We’ve talked before about the importance of planning for taxes year-round. If you haven’t been able to do that because 2022 has been another complicated year, it’s not too late. There are things you can still do now that will have an impact on this year’s taxes.

It may be that taxes are not as big an issue for you because the COVID pandemic reduced your household income or your business sales, so you assume you’ll pay less in taxes. If so, you’re not alone. The Fidelity Investments 2021 Financial Resolutions Study found that two-thirds of Americans experienced a financial setback in 2020, for a variety of reasons, and 38 percent predicted that they’d be in survival mode in 2021. Even with the world slowly recovering in 2022, the pandemic is still lingering, and still affecting taxes.

Whether you’ve just been hanging on for the last eight months or 2022 was a good year for you, taking actions now that will affect your financial obligation that will come due next April should be high on your to-do list. Here are some suggestions on how to do just that.

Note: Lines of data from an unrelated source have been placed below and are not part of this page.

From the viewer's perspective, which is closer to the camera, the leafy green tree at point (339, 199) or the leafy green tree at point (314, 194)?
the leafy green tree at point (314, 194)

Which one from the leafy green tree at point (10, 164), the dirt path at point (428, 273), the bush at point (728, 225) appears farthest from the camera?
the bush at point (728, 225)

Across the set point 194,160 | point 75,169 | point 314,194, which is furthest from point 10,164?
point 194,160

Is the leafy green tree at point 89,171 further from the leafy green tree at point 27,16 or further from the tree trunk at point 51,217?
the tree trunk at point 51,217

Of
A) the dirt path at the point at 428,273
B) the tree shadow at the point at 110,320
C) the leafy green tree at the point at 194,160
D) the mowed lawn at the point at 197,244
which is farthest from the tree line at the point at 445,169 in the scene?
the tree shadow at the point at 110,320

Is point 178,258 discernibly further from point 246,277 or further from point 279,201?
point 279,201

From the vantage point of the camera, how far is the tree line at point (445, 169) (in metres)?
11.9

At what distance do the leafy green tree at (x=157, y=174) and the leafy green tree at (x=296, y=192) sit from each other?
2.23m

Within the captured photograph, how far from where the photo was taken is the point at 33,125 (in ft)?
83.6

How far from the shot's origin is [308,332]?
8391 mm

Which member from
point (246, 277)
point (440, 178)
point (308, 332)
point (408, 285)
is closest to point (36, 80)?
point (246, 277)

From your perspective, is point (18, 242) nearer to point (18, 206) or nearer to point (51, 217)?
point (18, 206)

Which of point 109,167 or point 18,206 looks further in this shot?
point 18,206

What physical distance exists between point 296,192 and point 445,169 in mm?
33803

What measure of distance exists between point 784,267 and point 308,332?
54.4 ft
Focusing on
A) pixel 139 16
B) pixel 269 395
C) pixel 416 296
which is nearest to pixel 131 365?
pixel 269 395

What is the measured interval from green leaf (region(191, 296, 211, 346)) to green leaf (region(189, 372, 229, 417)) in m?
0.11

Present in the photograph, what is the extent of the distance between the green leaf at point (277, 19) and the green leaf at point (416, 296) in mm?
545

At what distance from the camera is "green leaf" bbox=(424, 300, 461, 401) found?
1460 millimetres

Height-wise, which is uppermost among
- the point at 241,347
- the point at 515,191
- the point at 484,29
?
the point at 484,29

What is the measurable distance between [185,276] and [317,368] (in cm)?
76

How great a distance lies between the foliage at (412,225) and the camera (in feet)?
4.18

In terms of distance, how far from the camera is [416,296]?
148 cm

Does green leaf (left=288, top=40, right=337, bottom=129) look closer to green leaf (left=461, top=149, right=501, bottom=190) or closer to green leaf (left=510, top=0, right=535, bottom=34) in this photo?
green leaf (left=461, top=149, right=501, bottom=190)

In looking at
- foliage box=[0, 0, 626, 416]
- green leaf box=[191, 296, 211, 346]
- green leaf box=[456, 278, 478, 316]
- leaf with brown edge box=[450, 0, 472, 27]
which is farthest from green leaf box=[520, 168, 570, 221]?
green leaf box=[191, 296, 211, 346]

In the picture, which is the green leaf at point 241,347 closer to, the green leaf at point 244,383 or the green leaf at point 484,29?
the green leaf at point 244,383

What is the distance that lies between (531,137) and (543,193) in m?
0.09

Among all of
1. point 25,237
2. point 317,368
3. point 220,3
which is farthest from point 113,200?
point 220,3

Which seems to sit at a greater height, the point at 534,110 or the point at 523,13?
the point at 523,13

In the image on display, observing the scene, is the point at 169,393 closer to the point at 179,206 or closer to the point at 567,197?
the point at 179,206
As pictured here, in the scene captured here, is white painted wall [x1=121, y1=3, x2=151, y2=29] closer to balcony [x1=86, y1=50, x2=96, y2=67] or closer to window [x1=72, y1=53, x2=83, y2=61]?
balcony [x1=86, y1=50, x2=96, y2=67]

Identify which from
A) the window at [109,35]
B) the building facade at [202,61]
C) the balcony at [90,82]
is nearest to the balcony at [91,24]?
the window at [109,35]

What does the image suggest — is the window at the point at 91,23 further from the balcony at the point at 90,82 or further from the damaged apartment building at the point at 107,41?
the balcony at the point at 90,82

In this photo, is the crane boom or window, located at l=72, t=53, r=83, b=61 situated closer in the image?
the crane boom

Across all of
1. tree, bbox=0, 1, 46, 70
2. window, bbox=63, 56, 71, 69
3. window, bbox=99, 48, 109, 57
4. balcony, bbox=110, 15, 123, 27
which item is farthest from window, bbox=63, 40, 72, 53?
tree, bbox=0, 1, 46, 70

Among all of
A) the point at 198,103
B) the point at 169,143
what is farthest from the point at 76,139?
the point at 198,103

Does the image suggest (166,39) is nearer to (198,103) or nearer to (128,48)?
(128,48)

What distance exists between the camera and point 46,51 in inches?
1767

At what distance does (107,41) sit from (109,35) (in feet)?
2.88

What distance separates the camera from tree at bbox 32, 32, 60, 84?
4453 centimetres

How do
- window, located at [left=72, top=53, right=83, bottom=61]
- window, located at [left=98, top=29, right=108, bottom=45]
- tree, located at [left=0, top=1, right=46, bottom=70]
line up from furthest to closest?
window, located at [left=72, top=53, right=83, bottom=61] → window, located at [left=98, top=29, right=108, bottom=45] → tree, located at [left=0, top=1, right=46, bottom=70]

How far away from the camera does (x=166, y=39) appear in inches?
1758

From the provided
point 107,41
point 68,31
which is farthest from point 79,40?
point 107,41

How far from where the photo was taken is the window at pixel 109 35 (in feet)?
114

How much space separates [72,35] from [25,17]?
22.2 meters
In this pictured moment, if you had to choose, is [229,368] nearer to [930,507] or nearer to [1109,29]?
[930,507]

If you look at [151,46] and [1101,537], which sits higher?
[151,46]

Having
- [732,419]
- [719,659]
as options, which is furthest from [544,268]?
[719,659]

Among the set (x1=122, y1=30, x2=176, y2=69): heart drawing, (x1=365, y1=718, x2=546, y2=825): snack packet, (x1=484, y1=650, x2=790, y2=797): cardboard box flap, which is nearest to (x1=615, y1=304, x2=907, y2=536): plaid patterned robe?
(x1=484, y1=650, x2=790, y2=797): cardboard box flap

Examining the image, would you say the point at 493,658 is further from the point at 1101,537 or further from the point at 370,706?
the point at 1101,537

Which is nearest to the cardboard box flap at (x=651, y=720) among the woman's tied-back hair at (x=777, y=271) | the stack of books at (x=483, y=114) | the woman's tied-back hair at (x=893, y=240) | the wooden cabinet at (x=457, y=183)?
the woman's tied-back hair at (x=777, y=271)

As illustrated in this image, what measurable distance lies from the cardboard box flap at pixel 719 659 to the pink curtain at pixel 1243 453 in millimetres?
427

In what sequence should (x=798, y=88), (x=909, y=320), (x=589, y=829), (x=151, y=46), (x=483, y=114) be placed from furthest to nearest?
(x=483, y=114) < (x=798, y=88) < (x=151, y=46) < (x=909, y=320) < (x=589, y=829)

Take Advantage of Section 179

No one likes dealing with depreciation. However, section 179 in the IRS code allows you to write off the entire purchase price whether purchasing or financing qualifying equipment or software for the current tax year up to $1,050,000. Though larger businesses may benefit from it, this tax legislation was specifically designed to help small businesses invest in themselves.

This doesn’t mean that you can only take the deduction if you buy equipment that costs less than $1,050,000, but the benefits start to diminish when you spend more than $2,620,000 total. The IRS also requires that you begin using the equipment—used or new—in 2022 to take the deduction.

Inventory Your Inventory

Now is a good time to take a close look at your inventory. Are there products that are doing well? You might buy more before the year ends so you can claim a business expense. On the other hand, is there inventory that hasn’t sold and is unlikely to? If you have items that have lost their value, they can have an impact on the balance sheet and income statement. Best to write them off.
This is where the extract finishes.